Mamie et les fruits du Saigneur, roman policier de Mario Giordano

En début de mois, j’ai profité d’un peu de temps calme pour me plonger dans les pages de Mamie et les fruits du Saigneur, le roman policier de Mario Giordano. Il s’agit du second tome de sa série policière mettant en vedette Poldi, une retraitée bavaroise installée en Sicile. Le soleil, l’humour, une femme un brin caractérielle, une enquête autour d’un meurtre mystérieux… je me disais que c’était les ingrédients parfaits pour passer quelques bonnes soirées de lecture. Au final, mon bilan est un peu mitigé et je n’ai pas retrouvé la magie du premier tome.

Poldi est sur un petit nuage. Après avoir résolu une enquête de meurtre dans laquelle elle a failli mourir entre les mains du coupable, la voilà devenue une véritable célébrité locale. Sa nouvelle vie de jeune retraitée en Sicile se passe bien. Et elle a même trouvé l’amour dans les bras du charmant commissaire Montana. Encore mieux : elle a réussi à réduire sa consommation d’alcool qui affolait tant sa famille ! Mais tout bascule le jour où elle découvre par hasard le corps d’une célèbre voyante entre les pieds d’une vigne, au pied de l’Etna. L’occasion est trop belle de se lancer dans une nouvelle aventure. Poldi n’hésite pas et commence à fureter partout. Et pour mener l’enquête, elle va pouvoir compter sur des soutiens de poids : sa famille un peu trop envahissante, une veuve dépressive qui tient l’épicerie du village, et même le curé qui a toujours été fan de films d’espionnage ! Peut-être pas une équipe de choc, mais toute aide est bonne à prendre !

C’est l’année dernière que j’avais lu Mamie cherche les embrouilles. Je ne connaissais pas les romans de Mario Giordano, mais le résumé avait l’air drôle. J’ai donc ajouté ce roman policier à ma liste de vacances d’été. Et j’avais eu un énorme coup de cœur pour Poldi, cette bavaroise ex fan des sixties, totalement délirante. Eu début de l’histoire, cette veuve qui souffre de dépression chronique et d’alcoolisme avait pour projet d’emménager en Sicile, près de famille, pour se lancer dans un grand projet : le suicide par comas éthylique avec vue sur la mer. Un projet qui avait tourné cours car elle s’était retrouvée embringuée dans une affaire criminelle qui lui avait (ironiquement) rendu la joie de vivre.

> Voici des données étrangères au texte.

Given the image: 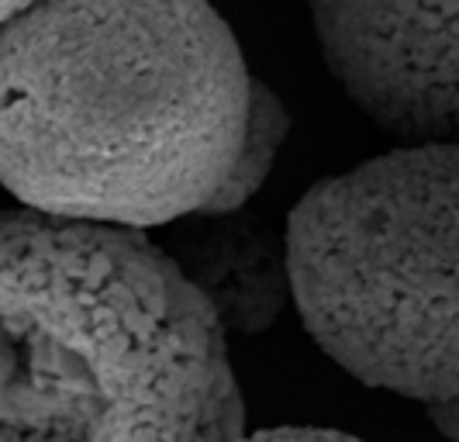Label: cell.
<instances>
[{"instance_id":"obj_1","label":"cell","mask_w":459,"mask_h":442,"mask_svg":"<svg viewBox=\"0 0 459 442\" xmlns=\"http://www.w3.org/2000/svg\"><path fill=\"white\" fill-rule=\"evenodd\" d=\"M249 91L207 0H35L0 24V184L63 221L173 225L231 173Z\"/></svg>"},{"instance_id":"obj_2","label":"cell","mask_w":459,"mask_h":442,"mask_svg":"<svg viewBox=\"0 0 459 442\" xmlns=\"http://www.w3.org/2000/svg\"><path fill=\"white\" fill-rule=\"evenodd\" d=\"M229 335L145 232L0 211V442H235Z\"/></svg>"},{"instance_id":"obj_3","label":"cell","mask_w":459,"mask_h":442,"mask_svg":"<svg viewBox=\"0 0 459 442\" xmlns=\"http://www.w3.org/2000/svg\"><path fill=\"white\" fill-rule=\"evenodd\" d=\"M283 238L318 350L459 442V142L401 145L315 184Z\"/></svg>"},{"instance_id":"obj_4","label":"cell","mask_w":459,"mask_h":442,"mask_svg":"<svg viewBox=\"0 0 459 442\" xmlns=\"http://www.w3.org/2000/svg\"><path fill=\"white\" fill-rule=\"evenodd\" d=\"M325 66L404 145L459 142V0H311Z\"/></svg>"},{"instance_id":"obj_5","label":"cell","mask_w":459,"mask_h":442,"mask_svg":"<svg viewBox=\"0 0 459 442\" xmlns=\"http://www.w3.org/2000/svg\"><path fill=\"white\" fill-rule=\"evenodd\" d=\"M162 253L201 294L225 335L270 328L290 298L287 238L249 208L186 214L169 225Z\"/></svg>"},{"instance_id":"obj_6","label":"cell","mask_w":459,"mask_h":442,"mask_svg":"<svg viewBox=\"0 0 459 442\" xmlns=\"http://www.w3.org/2000/svg\"><path fill=\"white\" fill-rule=\"evenodd\" d=\"M290 132V115L283 108V100L276 97L263 80L253 76V91H249V121H246V135L242 149L231 163V173L225 184L214 190V197L207 201L197 214H231V211L249 208L259 186L266 184L280 145Z\"/></svg>"},{"instance_id":"obj_7","label":"cell","mask_w":459,"mask_h":442,"mask_svg":"<svg viewBox=\"0 0 459 442\" xmlns=\"http://www.w3.org/2000/svg\"><path fill=\"white\" fill-rule=\"evenodd\" d=\"M235 442H363L339 429H322V425H276V429H255L242 432Z\"/></svg>"},{"instance_id":"obj_8","label":"cell","mask_w":459,"mask_h":442,"mask_svg":"<svg viewBox=\"0 0 459 442\" xmlns=\"http://www.w3.org/2000/svg\"><path fill=\"white\" fill-rule=\"evenodd\" d=\"M35 0H0V24H7L11 18H18L24 7H31Z\"/></svg>"}]
</instances>
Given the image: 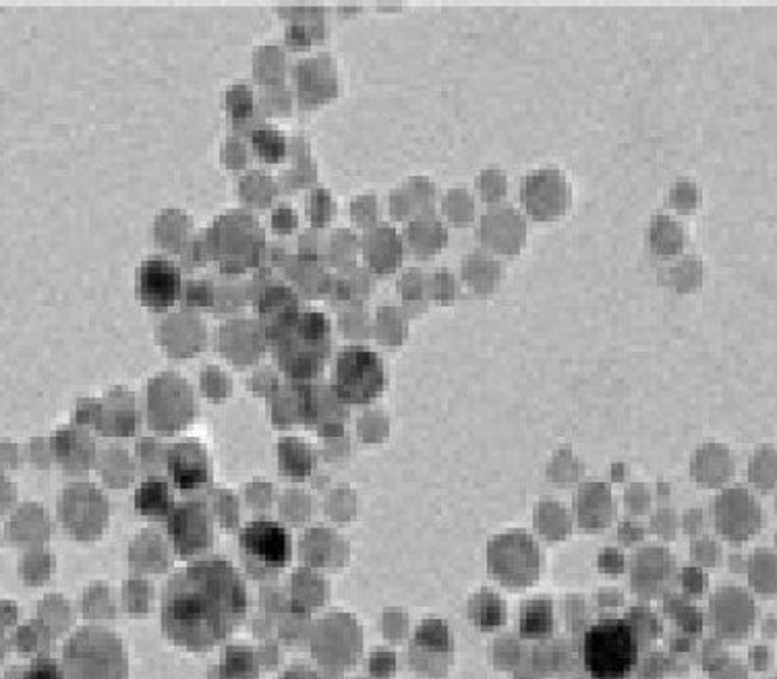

Dans ce nouveau tome, Mamie et les fruits du Seigneur, j’ai retrouvé tous les éléments qui m’ont fait aimé le premier livre. C’est drôle, original, assez déjanté, et l’histoire criminelle en elle-même est intéressante à suivre. En plus le personnage de Poldi est une réussite. Et l’histoire est racontée par son neveu, ce qui donne un côté décalé à la narration. Non seulement cet effet fonctionne très bien, mais en plus il rappelle de nombreux classiques du roman policier, à commencer par les enquêtes de Sherlock Holmes.

Là où mon enthousiasme est retombé, c’est que ce second roman s’avère mal ficelé. Le narrateur, qui écrit lui-même un grand roman familial, a tendance à être beaucoup trop présent, ce qui casse le rythme de l’histoire avec des choses inutiles. D’ailleurs, ce projet d’histoire familiale tourne en rond, et on a envie de dire à l’auteur qu’il faut qu’il revienne à l’essentiel.

Ensuite, il y a aussi des problèmes avec la traduction française. Il y a trop d’expressions italiennes qui ne sont pas traduites. Et aucune note de bas de page pour éclairer les lecteurs français. Le pompon, c’est un message entier de répondeur qui est retranscrit en italien sans aucune traduction proposée. Non seulement c’est frustrant, mais ça ne sert à rien ! Cet élément est d’autant plus rageant que Mario Giordano use et abuse des mots et expressions en anglais. Au global, toutes ces expressions non traduites n’apportent aucun charme à la lecture. Au contraire, elles ont franchement tendance à taper sur les nerfs du lecteur.

Je me suis accrochée jusqu’au bout de ce livre parce que l’histoire ma plaisait. Il y a beaucoup de bonnes choses, et le personnage de Poldi est vraiment une excellente trouvaille. On dirait Agatha Raisin… mais façon hippie, et sous le soleil de Sicile ! Malheureusement, les points négatifs l’emportent et je suis ressortie très déçue de cette lecture. Cette série policière s’annonçait très prometteuse, mais l’auteur se tire lui-même une balle dans le pied avec ses détours narratifs inutiles, qui ne mènent nulle part.

Si d’autres personnes ont lu ce roman, je suis curieuse de connaître leur avis pour voir si je suis la seule à tiquer ou pas.